Billions of pictures are uploaded daily to sites and social networks. They are the life and blood of the web, and are the most prevalent resources on a page. However, in a study on accessibility, 70% of sites had missing or inaccurate alternative text. This all too important detail has sadly been left off the required checklist, degrading the user experience for many. In light, solutions around automation of this task have come into play, with much of it revolving around artificial intelligence, machine learning and computer vision. In fact, browser vendors and social media platforms are beginning to automated image description. However, that has also come with its own challenges.

fAuLT TEXT: The Modern Challenge Of Working With ALT TEXT is a talk about alternative text, the importance of providing this information, the hurdles that have come in its processing, and though rooted in a good place - how automation isn't a true answer.

Henri Helvetica

Headshot of Henri Helvetica

Henri is a freelance developer who has turned his interests to a passionate mix of site performance engineering and pinches of user experience. When not reading the deluge of daily research docs and case studies, or indiscriminately auditing sites in devtools, Henri can be found contributing back to the community: Toronto Web Performance Group meetup + SPOTLIGHT: PERFORMANCE conference co-organizer, curating performance content for conferences or volunteering his time for lunch and learns at various bootcamps. Additionally, you can find him speaking at conferences, and touching base w/ the community - all with a radiant smile. Otherwise, he’s focusing on running the fastest 5k possible (surprise surprise).

Connect with Henri Helvetica on Twitter

You talkin' to me?

We've been talking with technology for longer than you might think, but despite increasing conversational sophistication, relatively few ways exist to help us make artificial speech sound human.

Find out how to use Speech Synthesis Markup Language (SSML) with the Amazon Echo or Google Home, and the Web Speech API in the browser; how the CSS Speech module might be useful (if only it were more widely supported); and how we might be able to solve some problems by making things talk.

Léonie Watson

Headshot of Léonie Watson

Léonie is Director of TetraLogical; a member of the W3C Advisory Board; co-Chair of the W3C Web Applications Working Group; and a member of the Accelerated Mobile Pages (AMP) Advisory Committee.
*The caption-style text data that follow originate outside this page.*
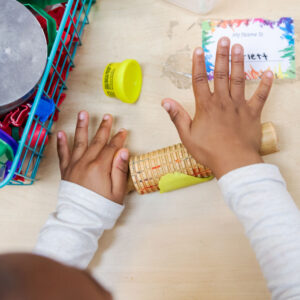 Child playing with clay.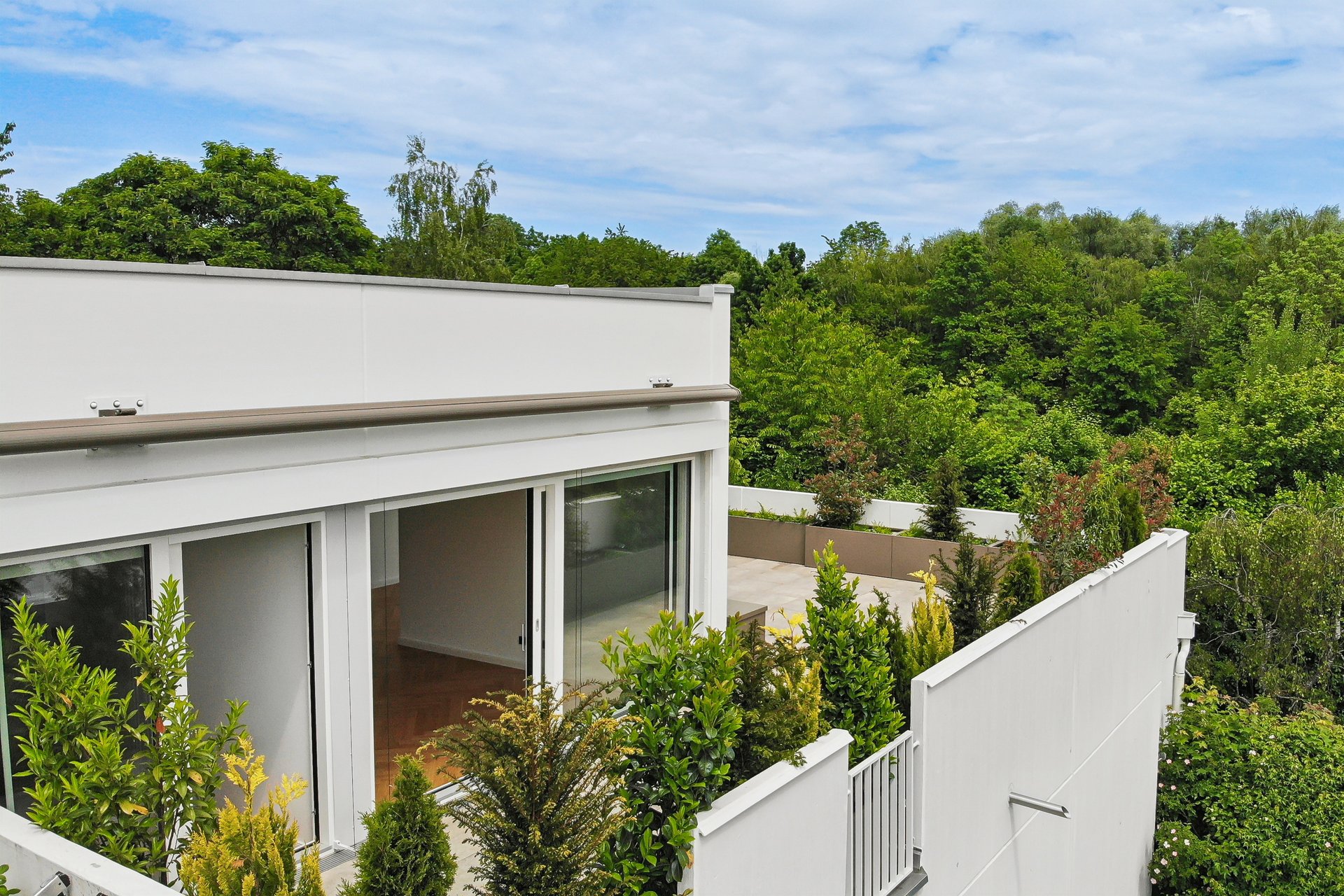 Penthouse in München-Bogenhausen mit Blick in einen Park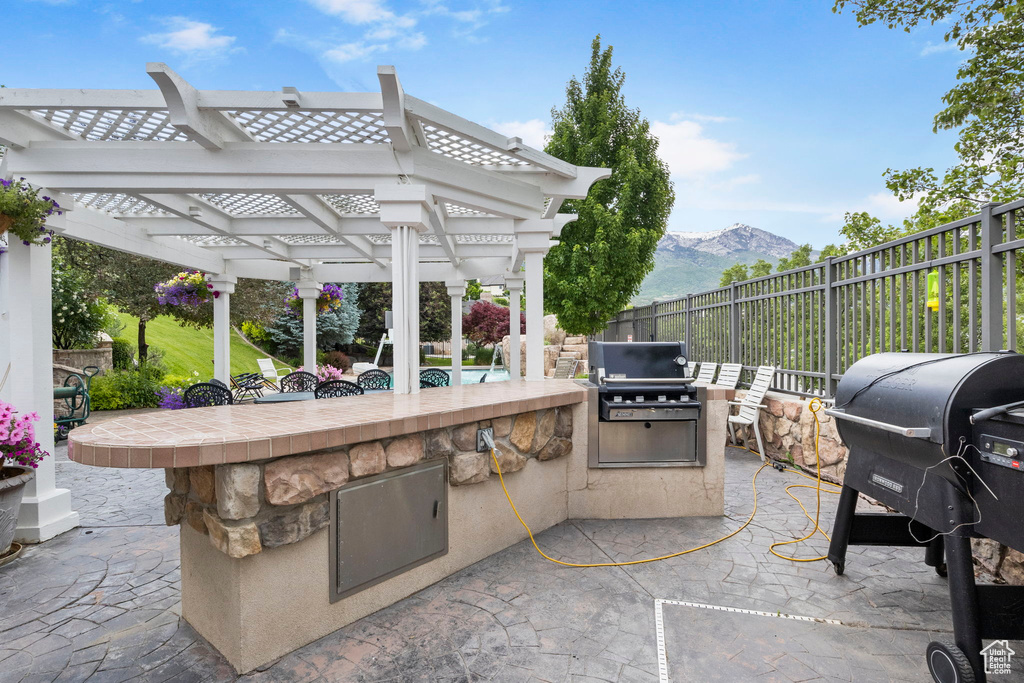 View of patio featuring fence, a pergola, area for grilling, exterior kitchen, and a mountain view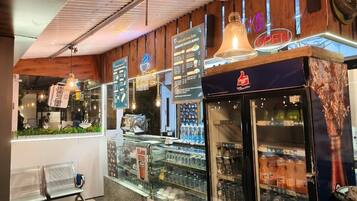 Interior de una cafetería con mostrador, cartel de menú y exhibición de bebidas.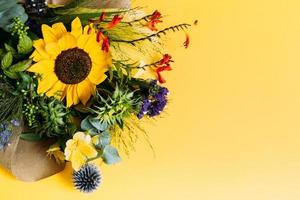 vacker bukett blommor med en solros på en ljusgul bakgrund med kopia utrymme. foto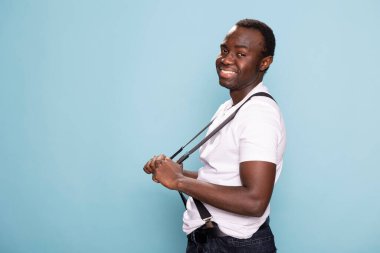 Afrikalı Amerikalı bir adam pantolon askılarını bir stüdyo resmine göre ayarlıyor. Kendine güveni ve parlak gülümsemesi izole edilmiş arka planda güçlü bir görsel etki yaratıyor..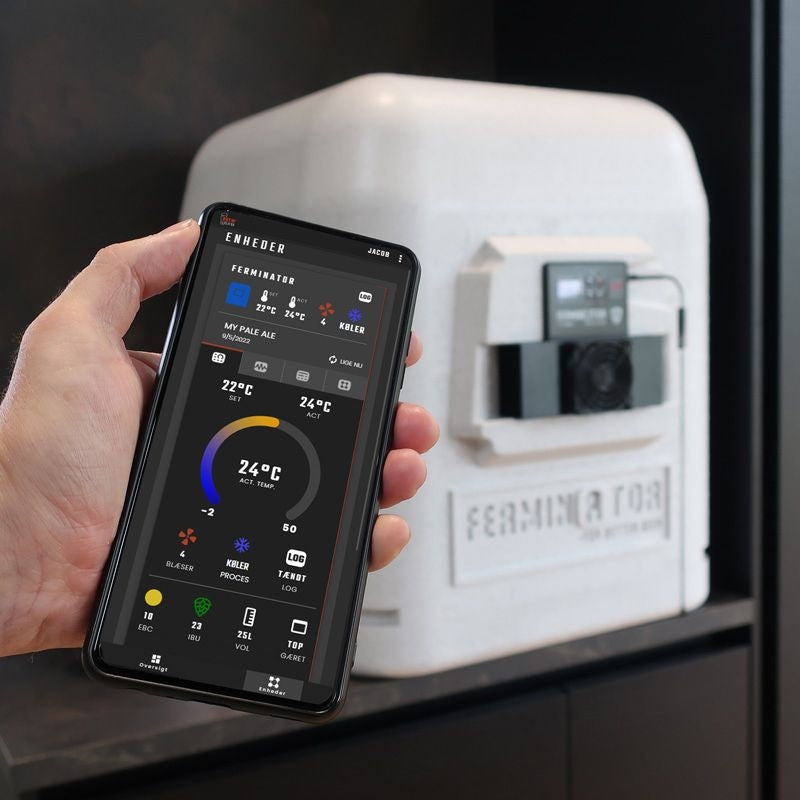 En person holder en smarttelefon som viser appen BrewCreator for gjæringskontroll med et Graviator WiFi-hydrometer og termometer fra Brewolution, foran en hvit gjæringskjele merket Ferminator.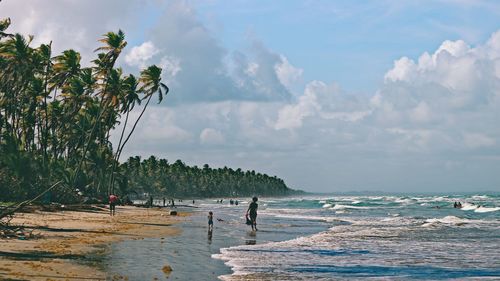 People at beach against cloudy sky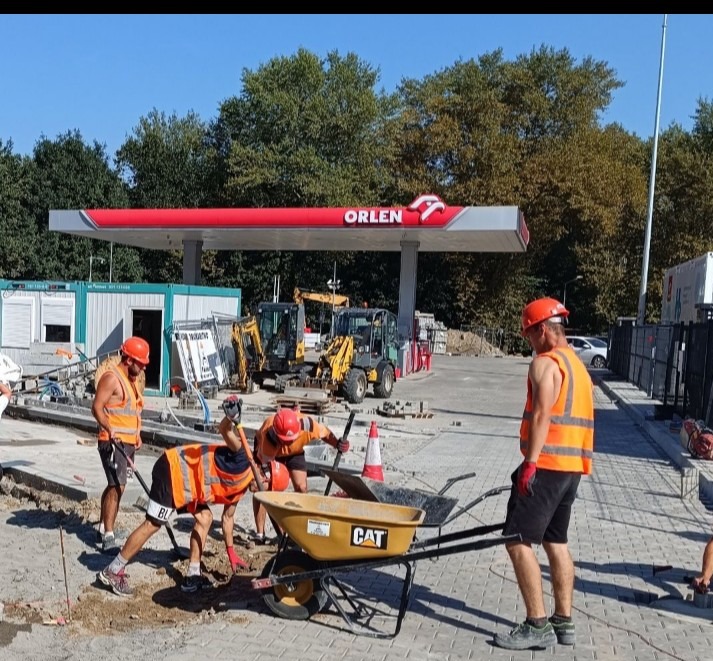 Prace brukarskie na terenie stacji Orlen: robotnicy w kaskach i kamizelkach układają kostkę przy użyciu narzędzi i taczki CAT, z mini koparkami w tle i kontenerami biurowymi.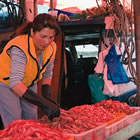 a woman arranges some fresh prawns in her market display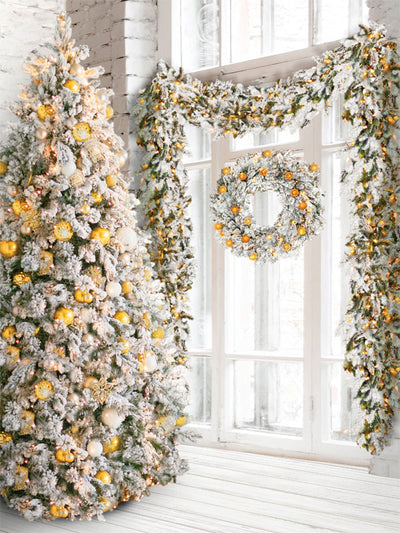 Winter Wonderland Gold Christmas Tree Photography Backdrop - Christmas photography backdrop with a frosted tree and gold ornaments, framed by snow-covered garlands and wreaths, perfect for holiday photos.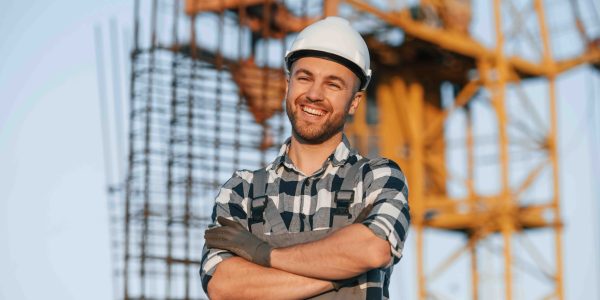Happy worker is standing on the construction site at daytime.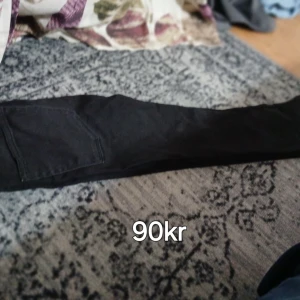 Svarta skinny jeans med ficka - Svarta jeans med tight passform och en stor ficka på benet. Snygga och enkla att matcha till det mesta. Perfekta för dig som gillar en stilren look med lite edge.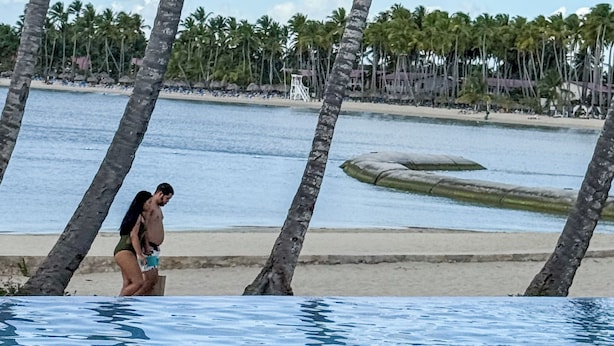 Poolbereich mit Palmen, Strand und blauem Himmel.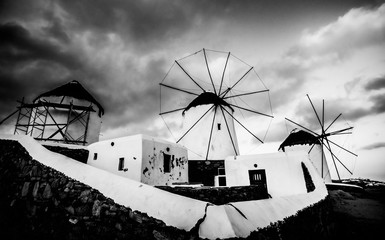 Small windmills in black and white at Mykonos, Greece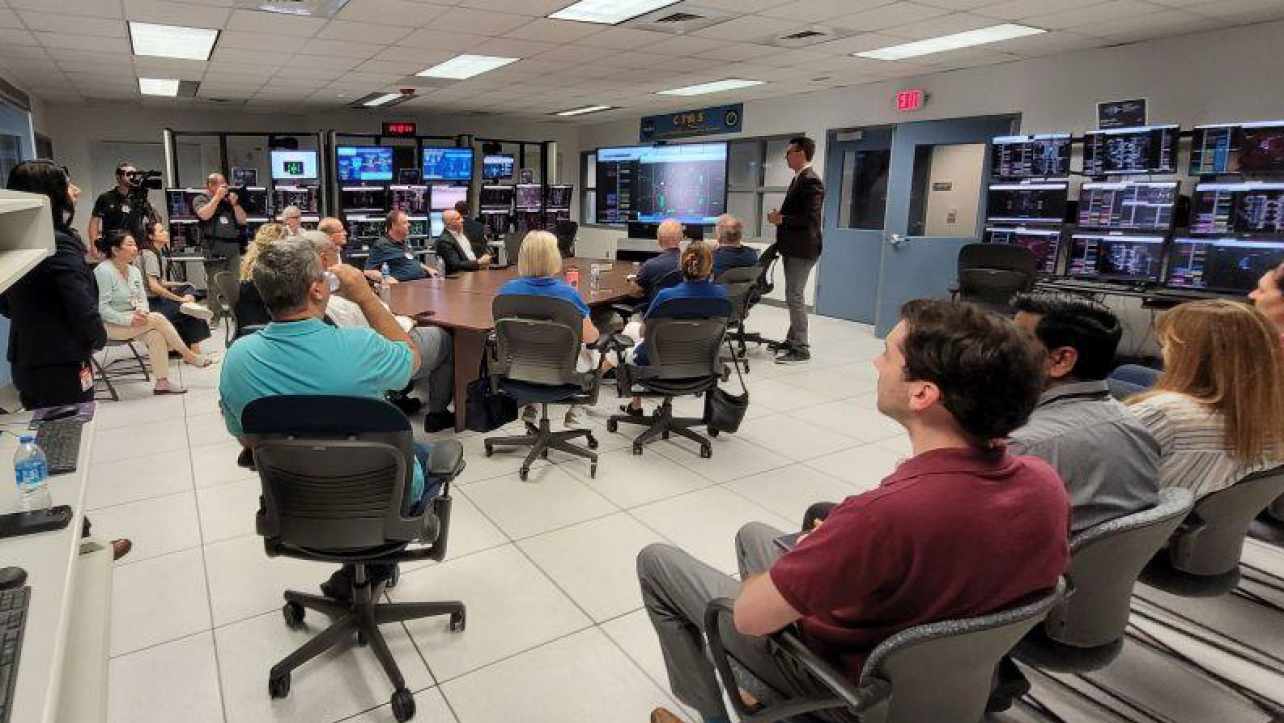 Image of a room full of people looking at a person standing and giving a presentation in a room full of screens with air traffic information on them, with the caption "Dr. Jeremy Coupe briefed the NAC Aeronautics Committee about the SFNP-Ops demonstration"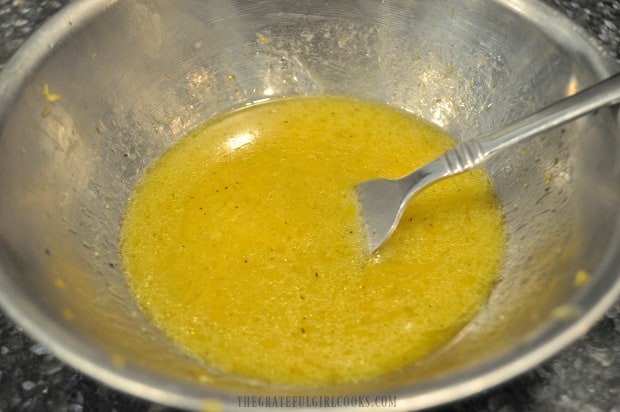 The salad dressing is mixed together for lemon herb couscous salad.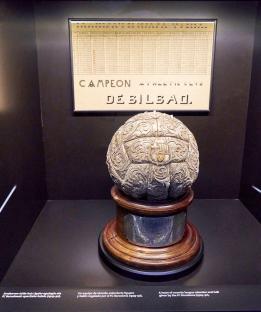 Ornate silver soccer ball on wooden base, displayed with a historical league record chart; FC Athletic Bilbao.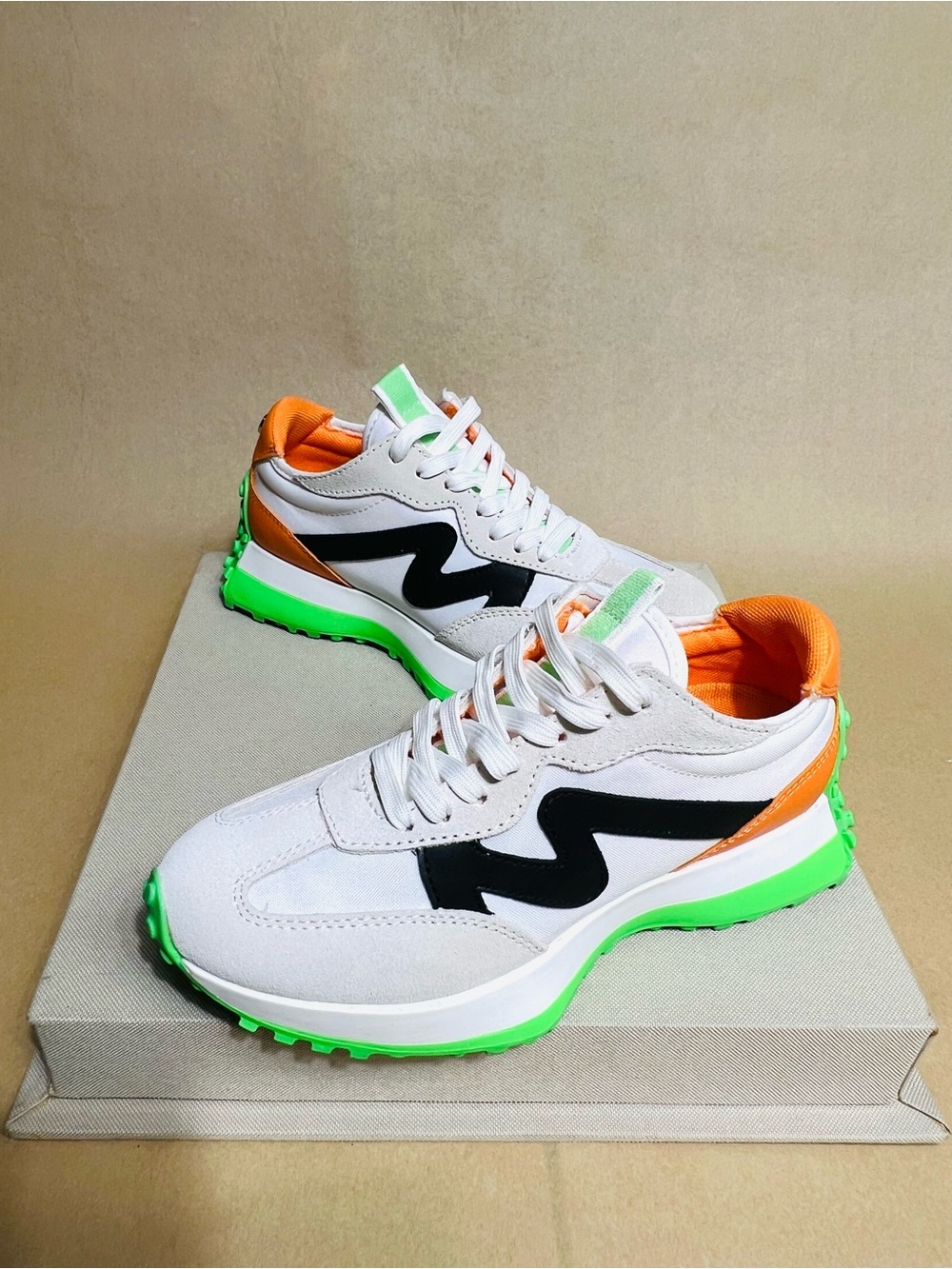 Steve Madden White Sneakers with Neon Green Sole, Orange Lining and Black Accent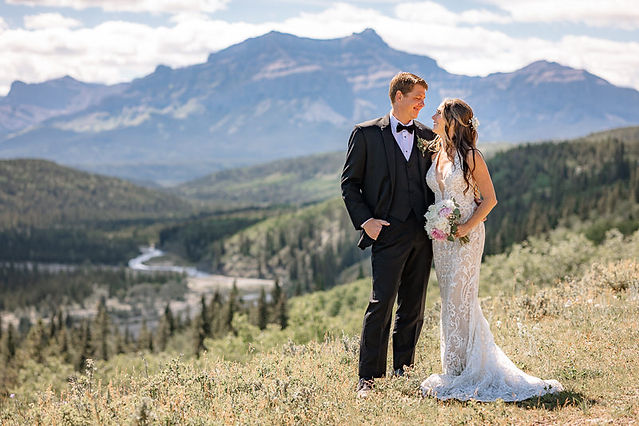 Bride and groom standing together on a mountain overlook with the Canadian Rockies behind them after their ceremony, photographed by a Cochrane wedding photographer.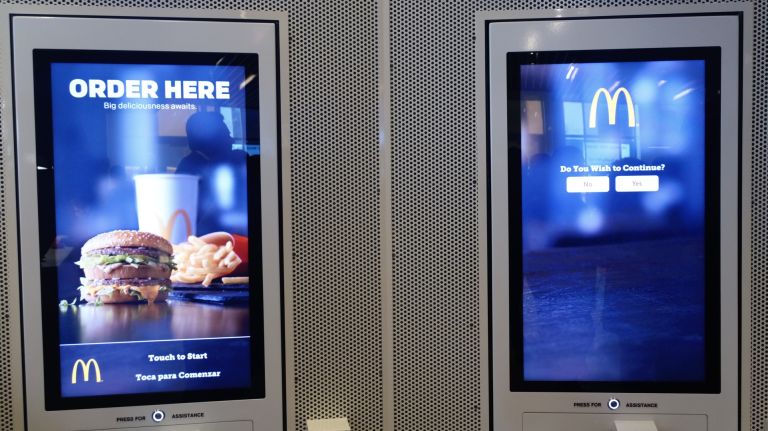 French-inspired McDonald's debuts in NYC 13 Self-service kiosks like these line the walls -- with friendly employees offering guidance for those new to them.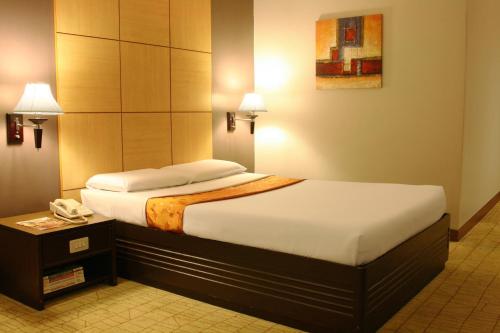 a hotel room with a bed and a telephone at Riviera Mansion Hotel in Manila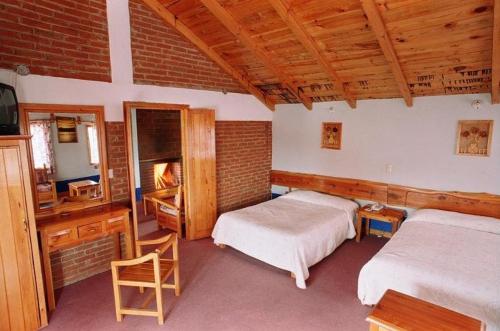 a bedroom with two beds and a desk and a television at Hotel Bella Vista in Huasca de Ocampo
Amongst other things, Léonie is co-organiser of the Inclusive Design 24 (#id24) conference; co-author of the Inclusive Design Principles; and mentor to young people interested in the fields of accessibility and inclusive design. She is also a Microsoft Most Valued Professional (MVP).

Léonie is often found at conferences, talking about web standards, accessibility mechanics, and pushing the boundaries of inclusive design (with existing technologies like SVG, HTML, ARIA, and JavaScript, as well as new technologies like AI and WebVR). She has also written about these things for Smashing magazine, SitePoint.com, and Net magazine, as well as on her own site Tink.UK.

In her spare time, Léonie likes reading, cooking, drinking tequila, and dancing (although not necessarily in that order).